За пределами поля он не потерялся. После института остался преподавать, с отлучками на тренерскую работу, и поступил заочно в аспирантуру в Москве. Проще всего было с минимумом по немецкому: полученные в гимназии азы поневоле развил в оккупацию, но больше — самостоятельной работой, читая Гете в подлиннике. Как-то опоздал на экзамен по иностранному и застал преподавателя уже в дверях, но столь подробно объяснил причину опоздания на чистом немецком, что и профессор просто попросил зачетку…
Практической работой Косенюка был брестский “Спартак”, который он создал за два года, а на третий пожал плоды, финишировав в числе лидеров.
Вспоминают, игрокам ближе был второй тренер Павел Мимрик — человек попроще, с заменявшим образование футбольным прошлым. К Косенюку относились чуть иронично, посмеивались по-доброму: “пшек” и есть “пшек”. Слишком был образованный, интеллигент, и сестра — директор вечерней школы, всех игроков направлял. Не уставал вкачивать: не пей эту гадость, лучше книжки покупай, от них что-то останется…
Но легко откликался на шутки, ловко вворачивал польские штучки, коих знал великое множество. Мог сказать долго корчившемуся на траве: “Девчына была хора, пошла до доктора, а доктор ей поведзил: на цебе ктось одведзил…”

### Исходные данные:
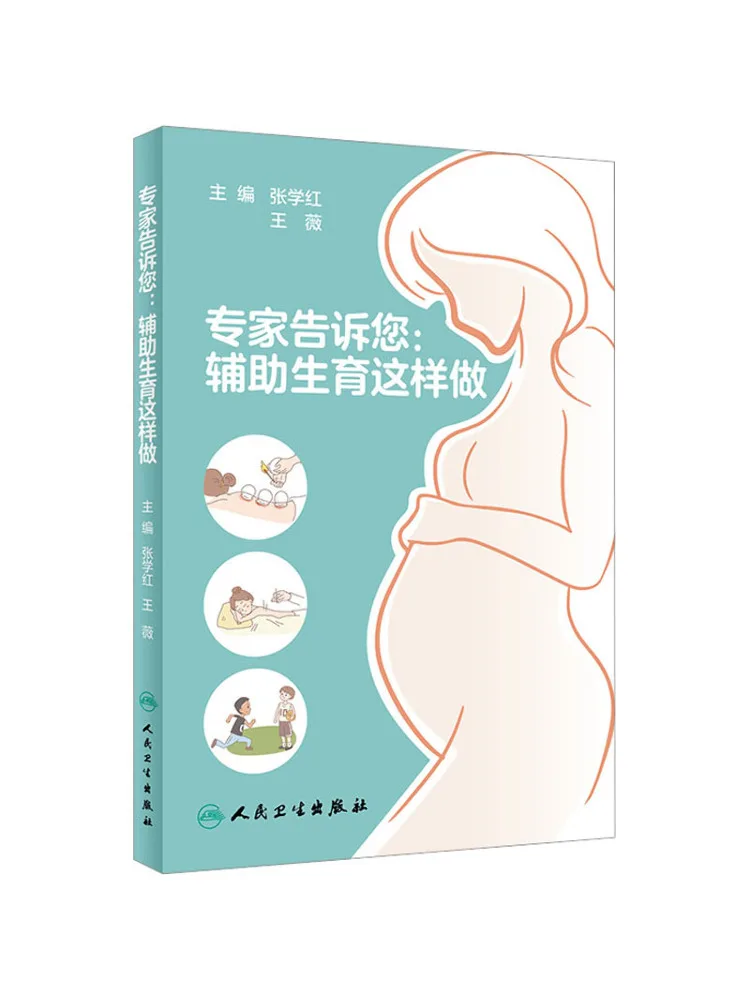 

Book-Winshare Эксперты Скажи тебе, как помощь при плодородиях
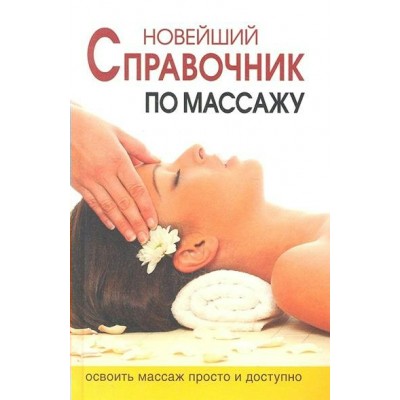 Новейший справочник по массажу. Ермакова Н.Ю.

### Задания:
• a. Сверьте с фрагментом о Косенюке три утверждения: (i) в аспирантуру в Москве он поступил заочно; (ii) брестский «Спартак» финишировал в числе лидеров уже на второй год; (iii) вторым тренером был Павел Мимрик. На каждое ответьте «да» или «нет» и процитируйте дословно решающие слова фрагмента.
• b. Повторите слово в слово часть фрагмента о Косенюке между словами «За пределами поля» и «в числе лидеров.», включая их самих.
Данные тут ни на что не влияют.

### Ответы ниже:
• a.
(i) Да: «поступил заочно в аспирантуру в Москве».
(ii) Нет: «создал за два года, а на третий пожал плоды, финишировав в числе лидеров».
(iii) Да: «второй тренер Павел Мимрик».

• b.
За пределами поля он не потерялся. После института остался преподавать, с отлучками на тренерскую работу, и поступил заочно в аспирантуру в Москве. Проще всего было с минимумом по немецкому: полученные в гимназии азы поневоле развил в оккупацию, но больше — самостоятельной работой, читая Гете в подлиннике. Как-то опоздал на экзамен по иностранному и застал преподавателя уже в дверях, но столь подробно объяснил причину опоздания на чистом немецком, что и профессор просто попросил зачетку…
Практической работой Косенюка был брестский “Спартак”, который он создал за два года, а на третий пожал плоды, финишировав в числе лидеров.